>> START SELECTION
Google has encouraged developers to build not just conventional Web applications for Chrome OS, but Chrome Apps (formerly known as Packaged apps). From a user perspective, Chrome Apps resemble conventional native applications: they can be launched outside of the Chrome browser, are offline by default, can manage multiple windows, and interact with other applications. Technologies employed include HTML5, JavaScript, and CSS.

Integrated media player, file manager

Google integrates a media player into both Chrome OS and the Chrome browser, enabling users to play back MP3s, view JPEGs, and handle other multimedia files while offline. It supports DRM videos.

Chrome OS also includes an integrated file manager, resembling those found on other operating systems, with the ability to display directories and the files they contain from both Google Drive and local storage, as well as to preview and manage file contents using a variety of Web applications, including Google Docs and Box. Since January 2015, Chrome OS can also integrate additional storage sources into the file manager, relying on installed extensions that use the File System Provider API.

Remote application access and virtual desktop access

In June 2010, Google software engineer Gary Kačmarčík wrote that Chrome OS will access remote applications through a technology unofficially called "Chromoting", which would resemble Microsoft's Remote Desktop Connection. The name has since been changed to "Chrome Remote Desktop", and is like "running an application via Remote Desktop Services or by first connecting to a host machine by using RDP or VNC". Initial roll-outs of Chrome OS laptops (Chromebooks) indicate an interest in enabling users to access virtual desktops.

Android applications

At Google I/O 2014, a proof of concept showing Android applications, including Flipboard, running on Chrome OS was presented. In September 2014, Google introduced a beta version of the App Runtime for Chrome (ARC), which allows selected Android applications to be used on Chrome OS, using a Native Client-based environment that provides the platforms necessary to run Android software. Android applications do not require any modifications to run on Chrome OS, but may be modified to better support a mouse and keyboard environment. At its introduction, Chrome OS support was only available for selected Android applications.
>> END SELECTION
**EXERCISE INSTRUCTIONS**
1/ Do these statements agree with the Chrome OS passage? (a) Chrome Apps are offline by default. (b) The file manager began accepting additional storage sources in January 2014. (c) Android applications must be modified before they can run on Chrome OS. Answer yes or no for each, and quote the deciding words.
2/ Extend the Chrome OS passage past its final sentence.
>> START EXCERPTED RECORDS
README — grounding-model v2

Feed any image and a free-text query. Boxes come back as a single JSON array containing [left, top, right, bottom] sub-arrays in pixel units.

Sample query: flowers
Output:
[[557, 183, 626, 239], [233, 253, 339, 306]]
>> END EXCERPTED RECORDS
**OUTPUTS FOR THE TASKS**
1/
(a) Yes: "are offline by default"
(b) No: "Since January 2015, Chrome OS can also integrate additional storage sources into the file manager"
(c) No: "Android applications do not require any modifications to run on Chrome OS"

2/
In 2016, Google introduced the ability to run Android apps on supported Chrome OS devices, with access to the entire Google Play Store. The previous Native Client-based solution was dropped in favor of a container containing Android's frameworks and dependencies (initially based on Android 6.0), which allows Android apps to have direct access to the Chrome OS platform, and allow the OS to interact with Android contracts such as sharing. Engineering director Zelidrag Hornung explained that ARC had been scrapped due to its limitations, including its incompatibility with the Android Native Development Toolkit (NDK), and that it was unable to pass Google's own compatibility test suite.

Linux Apps

Since 2013 it has been possible to run Linux applications in Chrome OS through the use of Crouton, a third-party set of scripts that allows access to a Linux distribution such as Ubuntu. However, in 2018 Google announced that desktop Linux apps were officially coming to Chrome OS. The main benefit claimed by Google of their official Linux application support is that it can run without enabling developer mode, keeping many of the security features of Chrome OS. It was noticed in the Chromium OS source code in early 2018. Early parts of Crostini were made available for the Google Pixelbook via the dev channel in February 2018 as part of Chrome OS version 66, and it was enabled by default via the beta channel for testing on a variety of chromebooks in August 2018 with version 69.

Architecture

Google's project for supporting Linux applications in Chrome OS is called Crostini, named for the Italian bread-based starter, and as a pun on Crouton. Crostini runs a virtual machine through a virtual machine monitor called crosvm, which uses Linux's built-in KVM virtualization tool. Although Crosvm supports multiple virtual machines, the one used for running Linux apps, Termina, contains a basic Chrome OS kernel and userland utilities, in which it runs containers based on Linux containers (specifically LXD).

Architecture

Chrome OS is built on top of the Linux kernel. Originally based on Ubuntu, its base was changed to Gentoo Linux in February 2010. In preliminary design documents for the Chromium OS open source project, Google described a three-tier architecture: firmware, browser and window manager, and system-level software and userland services.
  • The firmware contributes to fast boot time by not probing for hardware, such as floppy disk drives, that are no longer common on computers, especially netbooks. The firmware also contributes to security by verifying each step in the boot process and incorporating system recovery.
  • System-level software includes the Linux kernel that has been patched to improve boot performance. Userland software has been trimmed to essentials, with management by Upstart, which can launch services in parallel, re-spawn crashed jobs, and defer services in the interest of faster booting.
  • The window manager handles user interaction with multiple client windows much like other X window managers.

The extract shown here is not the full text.